> **EXERCISE BRIEF**: Return every line from the entries below that contains the string "پارفوم", matching case exactly.

> **EXERCISE INPUT**:
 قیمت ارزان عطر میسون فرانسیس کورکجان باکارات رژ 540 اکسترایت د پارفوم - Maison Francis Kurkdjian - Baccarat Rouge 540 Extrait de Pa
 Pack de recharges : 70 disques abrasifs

* * *

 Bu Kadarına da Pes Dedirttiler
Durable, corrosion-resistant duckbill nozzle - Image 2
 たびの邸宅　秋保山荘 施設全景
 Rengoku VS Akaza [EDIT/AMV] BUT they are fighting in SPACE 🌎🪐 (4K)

> **TASK RESPONSE**:
 قیمت ارزان عطر میسون فرانسیس کورکجان باکارات رژ 540 اکسترایت د پارفوم - Maison Francis Kurkdjian - Baccarat Rouge 540 Extrait de Pa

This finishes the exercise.